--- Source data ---
⟨
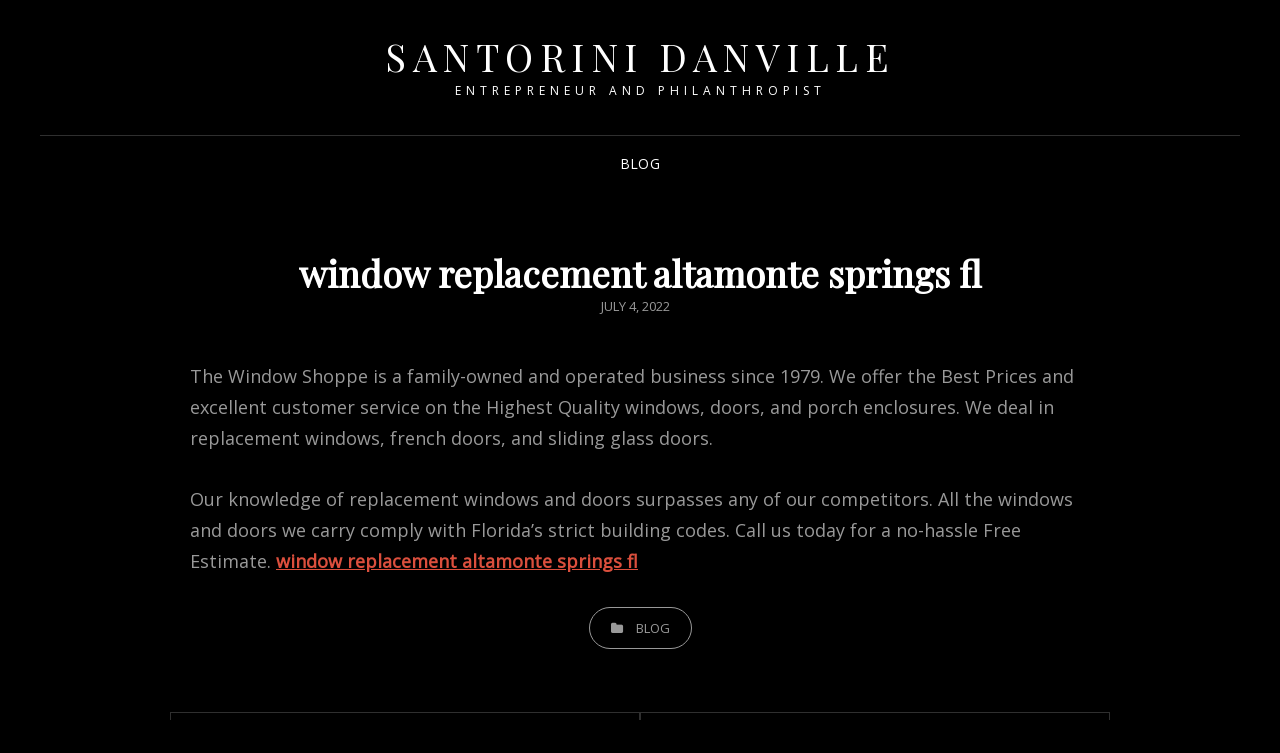

--- FILE ---
content_type: text/css
request_url: http://santorinidanville.com/wp-content/themes/signify-dark/assets/css/child-blocks.css?ver=20220701-200853
body_size: 638
content:
/*
Theme Name: Signify Dark
Description: Used to style Gutenberg Blocks.
*/

/*--------------------------------------------------------------
>>> TABLE OF CONTENTS:
----------------------------------------------------------------
1.0 Blocks - General Styles
2.0 Blocks - Common Blocks
3.0 Blocks - Formatting
4.0 Blocks - Layout Elements
5.0 Blocks - Widgets
6.0 Blocks - Colors
--------------------------------------------------------------*/


/* Secondary Background Color */
.wp-block-pullquote.is-style-solid-color,
figure.wp-block-table.is-style-stripes tbody tr:nth-child(2n+1),
.wp-block-pullquote.is-style-solid-color,
figure.wp-block-table.is-style-stripes tbody tr:nth-child(2n+1) {
    background-color: #222;
}

/* Main Text Color */
.singular-content-wrap .entry-content a:not(.more-link):not(.button):not(button):not(.wp-block-button__link):not(.wp-playlist-caption):hover,
.singular-content-wrap .entry-content a:not(.more-link):not(.button):not(button):not(.wp-block-button__link):not(.wp-playlist-caption):focus,
.singular-content-wrap .entry-summary a:not(.more-link):not(.button):not(button):not(.wp-block-button__link):not(.wp-playlist-caption):hover,
.singular-content-wrap .entry-summary a:not(.more-link):not(.button):not(button):not(.wp-block-button__link):not(.wp-playlist-caption):focus,
.is-style-outline.wp-block-button .wp-block-button__link {
    color: #999;
}

/* Page Post Content Link Color */
.singular-content-wrap .entry-content a:not(.more-link):not(.button):not(button):not(.wp-block-button__link):not(.wp-playlist-caption),
.singular-content-wrap .entry-summary a:not(.more-link):not(.button):not(button):not(.wp-block-button__link):not(.wp-playlist-caption) {
    color: #db4f3d;
}

/* Button Background Color */
.wp-block-button__link {
    background-color: #db4f3d;
}

.is-style-outline.wp-block-button .wp-block-button__link {
    border-color: #db4f3d;
}

/* Button Hover Text Color */
.is-style-outline.wp-block-button .wp-block-button__link:hover,
.is-style-outline.wp-block-button .wp-block-button__link:focus {
    color: #db4f3d;
}

/* Button Hover Background Color */
.wp-block-button__link:hover,
.wp-block-button__link:focus,
.is-style-outline.wp-block-button .wp-block-button__link:hover,
.is-style-outline.wp-block-button .wp-block-button__link:focus {
    background-color: #fff;
}

/* Border Color */
.wp-block-table table,
.wp-block-table caption,
.wp-block-table thead,
.wp-block-table th,
.wp-block-table td,
.wp-block-table.is-style-stripes td,
.wp-block-table.is-style-stripes th,
.wp-block-table tr:first-child td,
tbody tr:last-child th,
tbody tr:last-child td {
    border-color: #2f2f2f;
}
⟩
--- Task to carry out ---
Wherever "stripes" turns up in the records, copy the whole line.

--- Answer to this exercise ---
figure.wp-block-table.is-style-stripes tbody tr:nth-child(2n+1),
figure.wp-block-table.is-style-stripes tbody tr:nth-child(2n+1) {
.wp-block-table.is-style-stripes td,
.wp-block-table.is-style-stripes th,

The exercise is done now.